Wednesday was a fantastic day for investors – the federal government posted new rules that will close a loophole in investment advice.
Right now, if you get advice from a stockbroker or insurance agent, you will get advice that is “suitable” to you. While suitable sounds great, it does not mean you will get the best advice. The suitability standard means a broker is allowed to steer you to products that make him the most money, as opposed to those that will protect your funds.
A higher standard is call a fiduciary standard, and is one that Registered Investment Advisors, like GoldBean, have always been bound by: Our recommendations are always the ones that are most appropriate to you. The new rules apply this fiduciary standard to stockbrokers and insurance agents.
The new rules won’t go into effect until April 2017, but we want to make sure you know about the changes so if you have money managed by a stock broker or insurance agent, you know how these changes will impact you.
- The new rules apply only to retirement money. So all money in an IRA or 401k will be bound by the new rule. But the rule does not apply to money in a traditional trading account. So watch out for brokers who resist moving money into retirement accounts!
- The rules only apply to new money. Brokers are not specifically obliged to reevaluate existing investments in retirement accounts. Make sure you ask them to reevaluate your existing portfolio under the new rules.

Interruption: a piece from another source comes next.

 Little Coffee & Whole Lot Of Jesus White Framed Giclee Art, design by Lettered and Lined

- If you hold a lot of mutual funds with high fees, ask your broker to justify why they are better than similar Exchange Traded Funds with low fees. There are a lot of fee savings investors can take advantage of by switching to ETFs.
- Brokers are still not obliged to offer a competitor’s products, even if they have lower fees. So even though their advice may be appropriate for you, it may not be the cheapest available. So shop around for the cheapest products.

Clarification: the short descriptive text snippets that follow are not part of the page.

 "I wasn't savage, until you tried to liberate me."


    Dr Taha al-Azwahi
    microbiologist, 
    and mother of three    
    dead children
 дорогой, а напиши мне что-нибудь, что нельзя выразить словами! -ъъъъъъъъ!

- Brokers and insurance agents must disclose all fees and conflicts of interest in writing. And clients have to sign a contract. It is a great idea to read those contracts and disclosures. They may be boring, but all relevant information will be there. You may be surprised about how your broker is paid.
- There is an “education” exemption for this rule. If advisors give “general education” on retirement saving, they are not bound by the fiduciary rule. So make sure your broker is not abusing this loophole. Any specific advice, recommendation or suggestion of a course of action must be bound by the fiduciary rule.

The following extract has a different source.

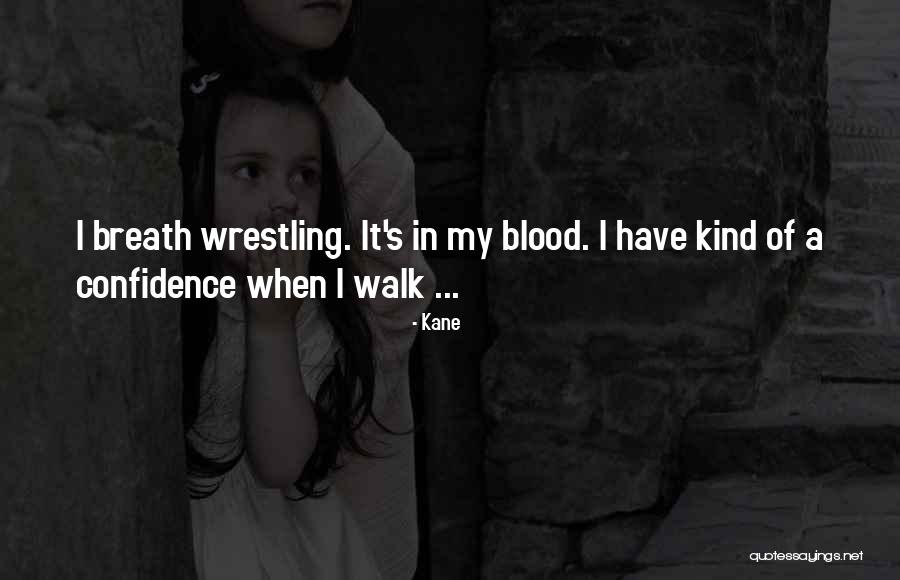 Wwe Wrestling Quotes By Kane Wwe Wrestling Quotes By Kane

- Enjoy the savings! An estimated $40 billion of investor money will be saved by this new rule. Terrific news for investors!
At GoldBean, we are thrilled the investment industry will now have to operate with your best interests in mind. Frankly, it’s about time that it happened. Our goal at GoldBean is to empower you to make educated decisions, and to know the fundamentals of investing. It’s great to see the industry starting to catch up!